Bean sabía que había un montón de matones que pensaban así. Sobre todo los que no podían mantener a una familia, porque seguían siendo demasiado duros con los niños pequeños. Los pequeños aprendían rápidamente que cuando un papá se volvía demasiado desagradable, podían castigarlo dejándolo solo en los desayunos y uniéndose a otra familia. Comían ante él. Tendrían la protección de otro. Él comería el último. Si se quedaban sin comida, no se llevaría nada, y a Helga ni siquiera le importaría, porque él no era un papá, él no cuidaba de los pequeños. Así que aquellos matones, los marginados, odiaban la forma en que funcionaba el mundo hoy en día, y no olvidaban que fue Aquiles quien lo había cam- biado todo. Tampoco podían ir a cualquier otro comedor: había corrido la voz entre los adultos que daban comida, y ahora todos los comedores tenían como norma que los primeros de la cola debían ser los grupos con niños más pequeños. Si no podías mantener a una familia, pasabas bastante hambre. Y nadie te hacía caso.

De todas formas, Bean no pudo resistir a la tentación de acercarse a alguna de las otras familias para oírlos charlar. Para descubrir cómo funcionaban los otros grupos.

No le resultó difícil descubrirlo: no funcionaban tan bien. Aquiles era un buen líder, en efecto. El acto de compartir el pan... Ninguno de los otros grupos lo hacía. Pero había muchos castigos; así, por ejemplo el matón golpeaba a los niños que no hacían lo que él quería. Les quitaba el pan porque no hacían algo, o no lo hacían lo bastante rápido.

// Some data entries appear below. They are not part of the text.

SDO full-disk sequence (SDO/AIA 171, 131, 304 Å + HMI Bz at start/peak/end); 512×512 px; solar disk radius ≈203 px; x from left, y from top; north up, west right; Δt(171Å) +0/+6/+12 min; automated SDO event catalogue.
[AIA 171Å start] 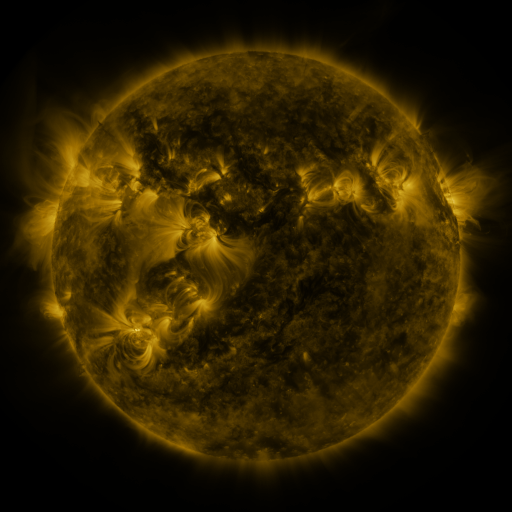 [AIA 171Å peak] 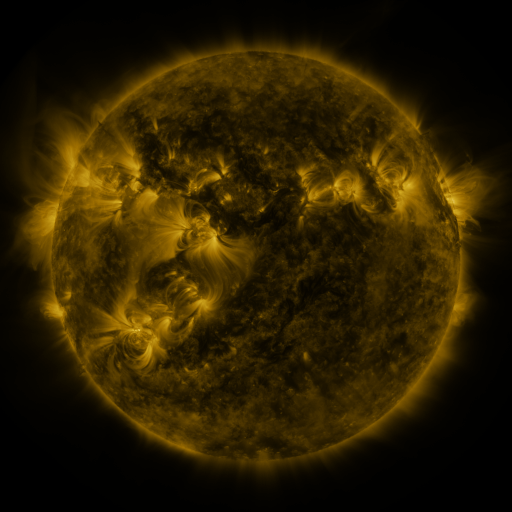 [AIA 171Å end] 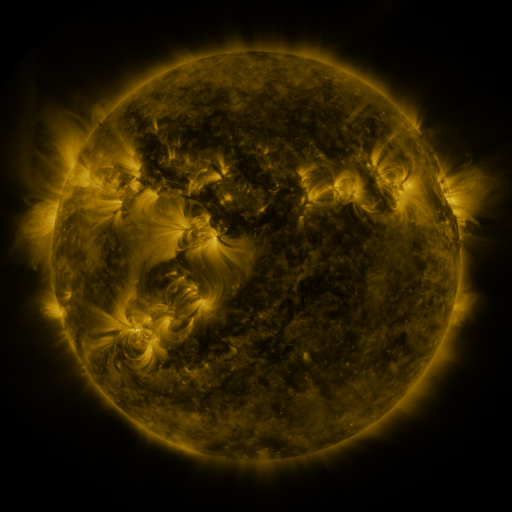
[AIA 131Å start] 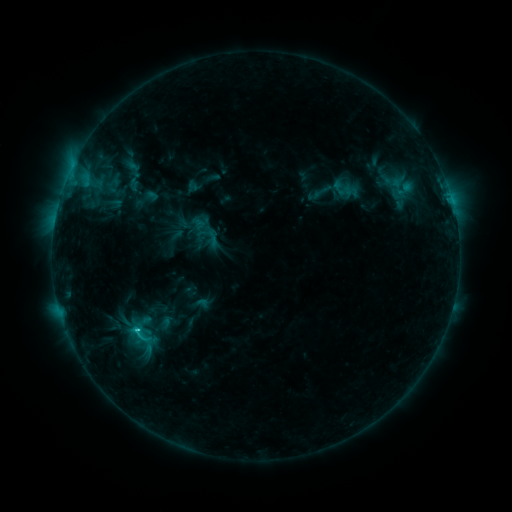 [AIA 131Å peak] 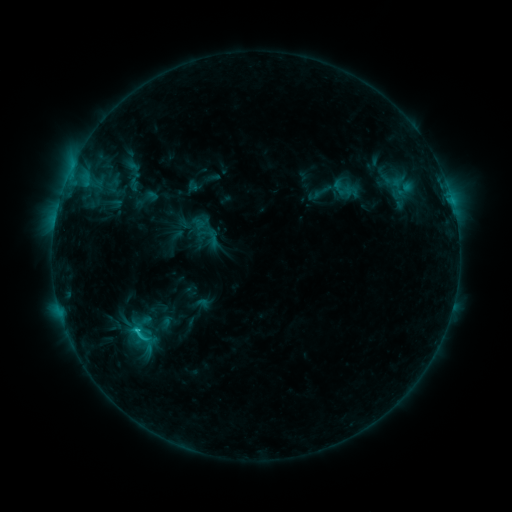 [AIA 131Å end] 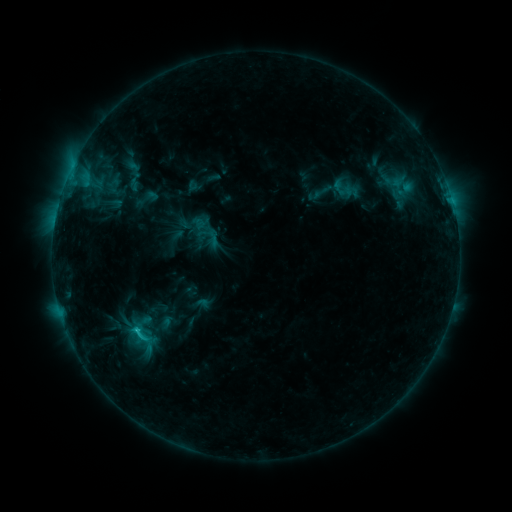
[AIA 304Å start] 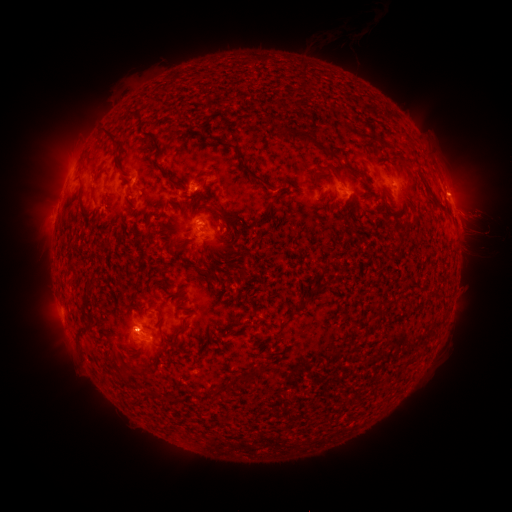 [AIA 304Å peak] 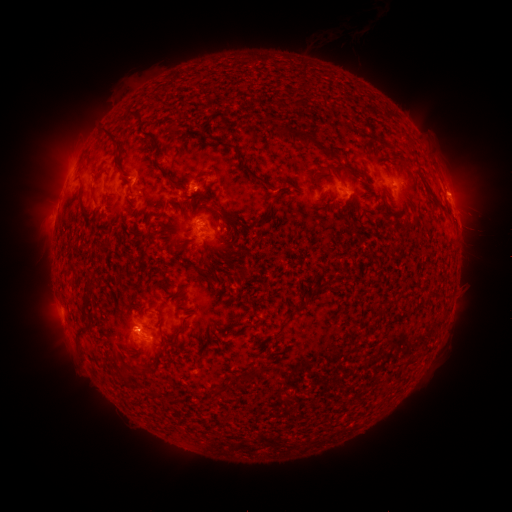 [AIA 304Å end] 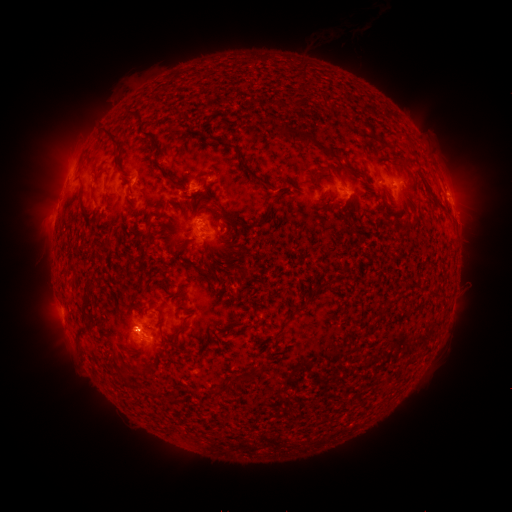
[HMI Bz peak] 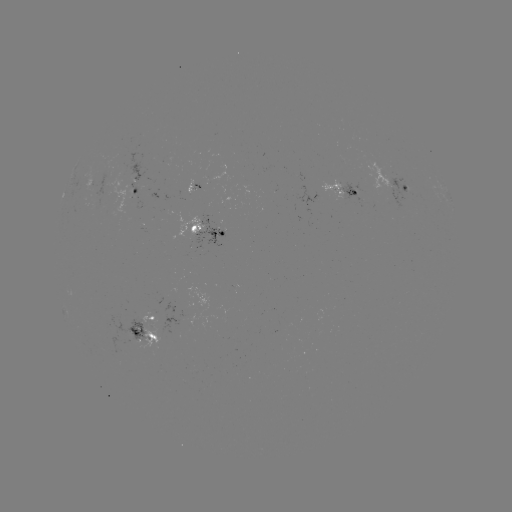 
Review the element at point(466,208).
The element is eruption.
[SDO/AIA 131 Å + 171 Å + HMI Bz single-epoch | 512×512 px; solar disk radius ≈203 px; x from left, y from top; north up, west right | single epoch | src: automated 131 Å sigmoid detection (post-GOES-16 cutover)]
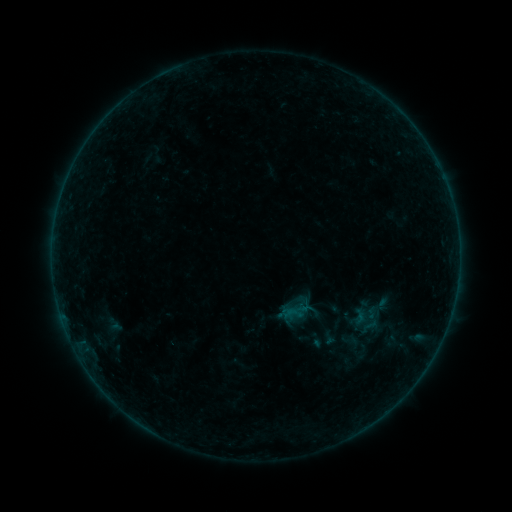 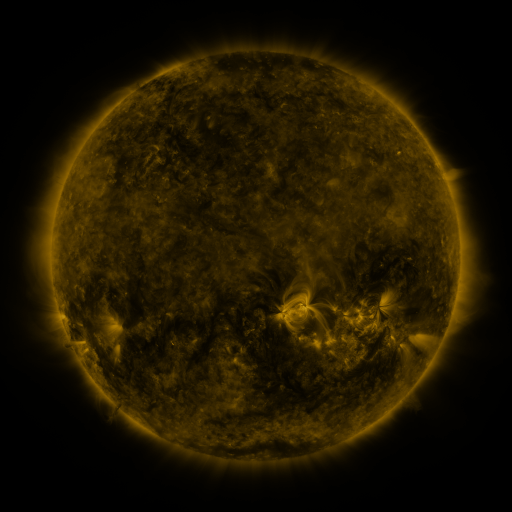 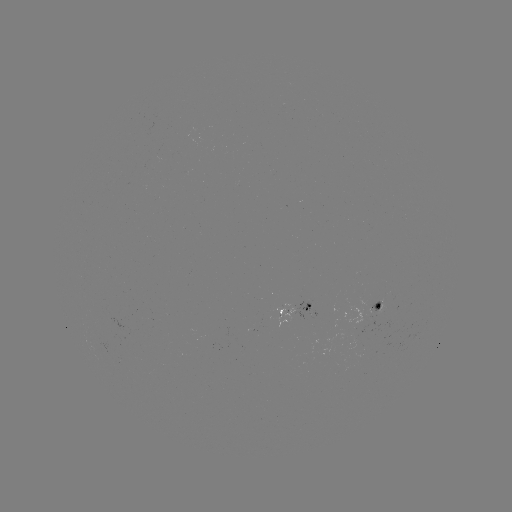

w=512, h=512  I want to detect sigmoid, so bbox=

Poke había elegido bien, después de todo. Por pura suerte, o tal vez no era tan estúpida. Porque había elegido no sólo al matón más débil, el más fácil de derrotar, sino también al más listo, el que comprendía cómo ganarse la lealtad de los demás y conservarla. Todo lo que necesitaba Aquiles era una oportunidad.

Pero Aquiles no compartía el pan de Poke, y ahora ella empezaba a darse cuenta de

que eso era malo, nada bueno. Bean podía advertirlo en su rostro cuando observaba a los demás compartiéndolo con Aquiles. Como ahora tomaba sopa (Helga se la llevaba a la puerta), tomaba trozos mucho más pequeños, y en vez de morderlos los agarraba con las manos y se los comía con una sonrisa. A Poke nunca le había dedicado una sonrisa. Aquiles no iba a perdonarla nunca, y Bean podía ver que ella empezaba a resentirse de la situación. Pues ahora Poke amaba a Aquiles, como lo hacían todos los demás niños, y la forma en que él la marginaba era como una crueldad.

Tal vez eso le basta, pensó Bean. Tal vez en eso consiste su venganza.

Bean estaba acurrucado tras un quiosco cuando varios matones iniciaron una conversación cerca de él.

-No deja de alardear cómo Aquiles va a pagar lo que le hizo.

-Oh, ya, Ulises lo va a castigar, seguro.

-Bueno, tal vez no directamente.

-Aquiles y su estúpida familia lo harán pedazos. Y esta vez no apuntarán al pecho. Es lo que dijo, ¿no? Le abrirá la cabeza y esparcerá sus sesos por la calle, eso es lo que hará Aquiles.

-Es sólo un lisiado.

-Aquiles es un triunfador nato. Olvídalo.

-Espero que Ulises lo consiga. Que lo mate, del tirón. Y entonces ninguno de nosotros aceptará a sus hijos de puta. ¿Entendéis? Que se mueran todos. Que los tiren al río.

La charla continuó hasta que los niños se apartaron del quiosco. Entonces Bean se levantó y fue a buscar a Aquiles.